The stretch wanted below opens at the line containing "United States, site archbold_FL-07." and closes at the line containing "A: Sambar (Rusa unicolor).". Please return it exactly, with no other lines.

Stored data

------

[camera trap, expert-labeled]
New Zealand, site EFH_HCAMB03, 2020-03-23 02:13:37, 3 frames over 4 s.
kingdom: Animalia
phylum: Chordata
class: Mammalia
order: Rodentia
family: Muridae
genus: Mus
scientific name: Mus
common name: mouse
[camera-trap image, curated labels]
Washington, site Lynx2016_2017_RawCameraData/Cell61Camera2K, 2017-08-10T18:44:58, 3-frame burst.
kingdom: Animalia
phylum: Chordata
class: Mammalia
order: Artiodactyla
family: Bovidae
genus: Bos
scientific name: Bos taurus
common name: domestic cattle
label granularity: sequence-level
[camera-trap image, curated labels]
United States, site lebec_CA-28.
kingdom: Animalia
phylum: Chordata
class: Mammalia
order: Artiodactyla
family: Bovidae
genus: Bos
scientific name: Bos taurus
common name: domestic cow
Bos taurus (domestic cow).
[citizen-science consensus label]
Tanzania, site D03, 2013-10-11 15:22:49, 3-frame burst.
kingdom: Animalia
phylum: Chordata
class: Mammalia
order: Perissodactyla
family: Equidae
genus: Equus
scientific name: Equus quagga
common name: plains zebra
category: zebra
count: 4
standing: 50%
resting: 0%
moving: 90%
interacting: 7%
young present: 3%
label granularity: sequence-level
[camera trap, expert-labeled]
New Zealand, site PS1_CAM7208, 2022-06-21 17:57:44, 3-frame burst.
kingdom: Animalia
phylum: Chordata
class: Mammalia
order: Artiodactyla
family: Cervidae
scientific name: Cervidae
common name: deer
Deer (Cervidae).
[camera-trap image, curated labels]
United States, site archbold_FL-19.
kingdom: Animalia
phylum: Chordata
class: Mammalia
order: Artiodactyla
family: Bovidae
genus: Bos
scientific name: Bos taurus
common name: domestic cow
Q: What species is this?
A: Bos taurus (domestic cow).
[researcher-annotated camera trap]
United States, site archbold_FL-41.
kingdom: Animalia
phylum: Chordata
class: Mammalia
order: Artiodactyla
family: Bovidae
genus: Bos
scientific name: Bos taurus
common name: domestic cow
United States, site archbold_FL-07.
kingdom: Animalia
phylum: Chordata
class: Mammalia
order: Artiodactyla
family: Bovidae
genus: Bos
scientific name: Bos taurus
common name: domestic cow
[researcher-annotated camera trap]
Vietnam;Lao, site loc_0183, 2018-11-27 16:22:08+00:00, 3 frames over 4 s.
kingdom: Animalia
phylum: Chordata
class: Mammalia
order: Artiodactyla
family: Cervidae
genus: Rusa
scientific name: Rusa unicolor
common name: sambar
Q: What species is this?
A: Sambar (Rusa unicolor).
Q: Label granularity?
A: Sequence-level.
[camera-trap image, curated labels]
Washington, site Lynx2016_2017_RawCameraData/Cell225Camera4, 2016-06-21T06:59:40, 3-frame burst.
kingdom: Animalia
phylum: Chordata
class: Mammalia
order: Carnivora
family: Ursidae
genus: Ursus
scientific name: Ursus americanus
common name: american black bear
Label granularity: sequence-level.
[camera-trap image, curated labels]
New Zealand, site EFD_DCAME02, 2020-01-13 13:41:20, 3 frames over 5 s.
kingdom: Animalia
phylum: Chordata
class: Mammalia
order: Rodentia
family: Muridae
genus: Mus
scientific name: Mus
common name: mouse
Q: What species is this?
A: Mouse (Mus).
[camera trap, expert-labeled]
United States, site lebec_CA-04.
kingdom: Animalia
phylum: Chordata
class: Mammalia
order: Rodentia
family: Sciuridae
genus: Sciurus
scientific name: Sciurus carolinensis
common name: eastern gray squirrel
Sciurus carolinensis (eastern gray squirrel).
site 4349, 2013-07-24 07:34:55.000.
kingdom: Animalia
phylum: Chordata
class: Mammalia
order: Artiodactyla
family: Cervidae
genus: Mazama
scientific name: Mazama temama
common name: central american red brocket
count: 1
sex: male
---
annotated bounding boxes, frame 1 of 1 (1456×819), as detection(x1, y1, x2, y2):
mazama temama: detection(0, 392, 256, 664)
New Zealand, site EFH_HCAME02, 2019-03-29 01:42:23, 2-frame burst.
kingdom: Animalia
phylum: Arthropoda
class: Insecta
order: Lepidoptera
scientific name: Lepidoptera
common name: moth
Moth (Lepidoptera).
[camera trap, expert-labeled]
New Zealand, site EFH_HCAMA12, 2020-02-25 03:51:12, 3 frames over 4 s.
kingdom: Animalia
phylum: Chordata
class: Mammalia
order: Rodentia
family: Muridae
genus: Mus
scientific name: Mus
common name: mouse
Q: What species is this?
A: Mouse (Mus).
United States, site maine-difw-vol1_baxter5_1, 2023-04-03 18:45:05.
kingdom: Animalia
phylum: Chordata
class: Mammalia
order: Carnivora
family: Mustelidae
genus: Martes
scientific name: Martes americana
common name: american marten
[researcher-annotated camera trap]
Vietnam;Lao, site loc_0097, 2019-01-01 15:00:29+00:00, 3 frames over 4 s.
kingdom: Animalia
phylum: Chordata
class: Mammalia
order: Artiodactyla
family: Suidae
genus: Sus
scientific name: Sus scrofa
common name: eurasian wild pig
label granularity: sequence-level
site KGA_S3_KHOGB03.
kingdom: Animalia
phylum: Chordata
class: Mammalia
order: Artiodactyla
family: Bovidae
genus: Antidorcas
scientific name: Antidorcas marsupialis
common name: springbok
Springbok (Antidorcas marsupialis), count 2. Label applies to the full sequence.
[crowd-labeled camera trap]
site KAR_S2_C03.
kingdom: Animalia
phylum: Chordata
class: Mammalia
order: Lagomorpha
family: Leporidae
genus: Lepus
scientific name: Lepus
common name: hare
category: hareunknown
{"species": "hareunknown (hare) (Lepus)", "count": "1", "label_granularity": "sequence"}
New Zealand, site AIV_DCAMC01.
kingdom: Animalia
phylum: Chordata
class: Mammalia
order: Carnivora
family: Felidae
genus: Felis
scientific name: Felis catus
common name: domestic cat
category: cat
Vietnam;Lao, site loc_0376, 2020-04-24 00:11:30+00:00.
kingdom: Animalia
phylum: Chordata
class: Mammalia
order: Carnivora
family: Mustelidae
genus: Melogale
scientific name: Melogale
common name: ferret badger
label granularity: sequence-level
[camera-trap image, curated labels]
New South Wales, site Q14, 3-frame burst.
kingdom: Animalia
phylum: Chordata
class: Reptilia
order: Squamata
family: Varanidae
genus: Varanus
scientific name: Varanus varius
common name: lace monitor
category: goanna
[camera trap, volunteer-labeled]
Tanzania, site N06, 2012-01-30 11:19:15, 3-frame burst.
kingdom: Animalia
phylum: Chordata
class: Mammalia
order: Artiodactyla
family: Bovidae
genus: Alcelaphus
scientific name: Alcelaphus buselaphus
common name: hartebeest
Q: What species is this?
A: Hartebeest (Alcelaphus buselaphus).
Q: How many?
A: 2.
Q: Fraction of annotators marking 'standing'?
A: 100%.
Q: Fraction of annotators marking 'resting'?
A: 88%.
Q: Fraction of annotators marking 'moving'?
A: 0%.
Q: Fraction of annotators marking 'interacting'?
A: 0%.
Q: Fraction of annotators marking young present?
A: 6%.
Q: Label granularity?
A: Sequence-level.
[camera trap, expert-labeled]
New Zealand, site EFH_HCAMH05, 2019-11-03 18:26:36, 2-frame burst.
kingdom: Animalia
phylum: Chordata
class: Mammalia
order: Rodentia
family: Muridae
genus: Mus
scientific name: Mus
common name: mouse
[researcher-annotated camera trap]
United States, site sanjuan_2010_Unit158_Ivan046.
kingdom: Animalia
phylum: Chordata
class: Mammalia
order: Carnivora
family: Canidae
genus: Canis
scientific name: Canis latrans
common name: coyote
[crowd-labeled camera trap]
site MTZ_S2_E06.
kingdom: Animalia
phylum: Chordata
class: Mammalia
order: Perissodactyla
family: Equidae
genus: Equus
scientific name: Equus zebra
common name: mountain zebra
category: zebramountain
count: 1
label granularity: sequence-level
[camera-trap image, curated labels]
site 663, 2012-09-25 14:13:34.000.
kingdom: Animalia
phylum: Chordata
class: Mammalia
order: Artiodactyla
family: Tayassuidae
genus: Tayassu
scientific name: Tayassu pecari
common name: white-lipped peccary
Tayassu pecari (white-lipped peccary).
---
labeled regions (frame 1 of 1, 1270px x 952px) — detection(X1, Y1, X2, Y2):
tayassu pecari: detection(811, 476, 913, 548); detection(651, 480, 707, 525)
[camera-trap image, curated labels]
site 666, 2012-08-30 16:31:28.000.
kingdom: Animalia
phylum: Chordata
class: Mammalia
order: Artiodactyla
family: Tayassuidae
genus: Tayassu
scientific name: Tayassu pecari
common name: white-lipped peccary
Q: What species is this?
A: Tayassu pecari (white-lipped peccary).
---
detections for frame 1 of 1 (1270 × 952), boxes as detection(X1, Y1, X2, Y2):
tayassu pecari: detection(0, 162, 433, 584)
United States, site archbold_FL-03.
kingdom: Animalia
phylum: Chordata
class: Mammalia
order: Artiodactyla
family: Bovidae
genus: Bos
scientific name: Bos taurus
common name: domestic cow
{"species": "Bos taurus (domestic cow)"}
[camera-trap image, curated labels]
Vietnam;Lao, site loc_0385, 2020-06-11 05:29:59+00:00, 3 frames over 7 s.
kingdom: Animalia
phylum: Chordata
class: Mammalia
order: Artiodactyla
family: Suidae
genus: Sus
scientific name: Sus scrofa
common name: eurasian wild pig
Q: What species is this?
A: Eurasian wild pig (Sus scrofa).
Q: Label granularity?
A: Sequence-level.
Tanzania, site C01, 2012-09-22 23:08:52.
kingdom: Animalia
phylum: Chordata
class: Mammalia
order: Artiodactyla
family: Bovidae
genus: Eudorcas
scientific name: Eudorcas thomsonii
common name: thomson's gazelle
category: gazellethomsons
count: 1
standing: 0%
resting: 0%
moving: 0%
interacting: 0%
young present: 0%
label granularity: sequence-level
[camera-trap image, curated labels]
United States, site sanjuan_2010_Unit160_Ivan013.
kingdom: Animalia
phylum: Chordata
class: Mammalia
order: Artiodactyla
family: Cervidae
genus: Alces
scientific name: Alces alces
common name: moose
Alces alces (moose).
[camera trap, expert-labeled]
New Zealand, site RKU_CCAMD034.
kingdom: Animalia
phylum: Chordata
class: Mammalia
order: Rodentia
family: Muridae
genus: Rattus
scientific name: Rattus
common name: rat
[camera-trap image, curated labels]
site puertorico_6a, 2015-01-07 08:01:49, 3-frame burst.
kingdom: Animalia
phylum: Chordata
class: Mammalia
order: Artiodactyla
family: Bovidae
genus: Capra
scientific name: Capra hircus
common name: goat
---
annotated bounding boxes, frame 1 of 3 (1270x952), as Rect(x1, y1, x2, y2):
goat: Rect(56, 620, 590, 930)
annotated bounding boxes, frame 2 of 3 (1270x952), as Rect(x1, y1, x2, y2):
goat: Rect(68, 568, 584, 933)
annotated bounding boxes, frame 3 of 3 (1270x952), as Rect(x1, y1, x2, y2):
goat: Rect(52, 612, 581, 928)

------

◆ Answer to the exercise ◆
United States, site archbold_FL-07.
kingdom: Animalia
phylum: Chordata
class: Mammalia
order: Artiodactyla
family: Bovidae
genus: Bos
scientific name: Bos taurus
common name: domestic cow
[researcher-annotated camera trap]
Vietnam;Lao, site loc_0183, 2018-11-27 16:22:08+00:00, 3 frames over 4 s.
kingdom: Animalia
phylum: Chordata
class: Mammalia
order: Artiodactyla
family: Cervidae
genus: Rusa
scientific name: Rusa unicolor
common name: sambar
Q: What species is this?
A: Sambar (Rusa unicolor).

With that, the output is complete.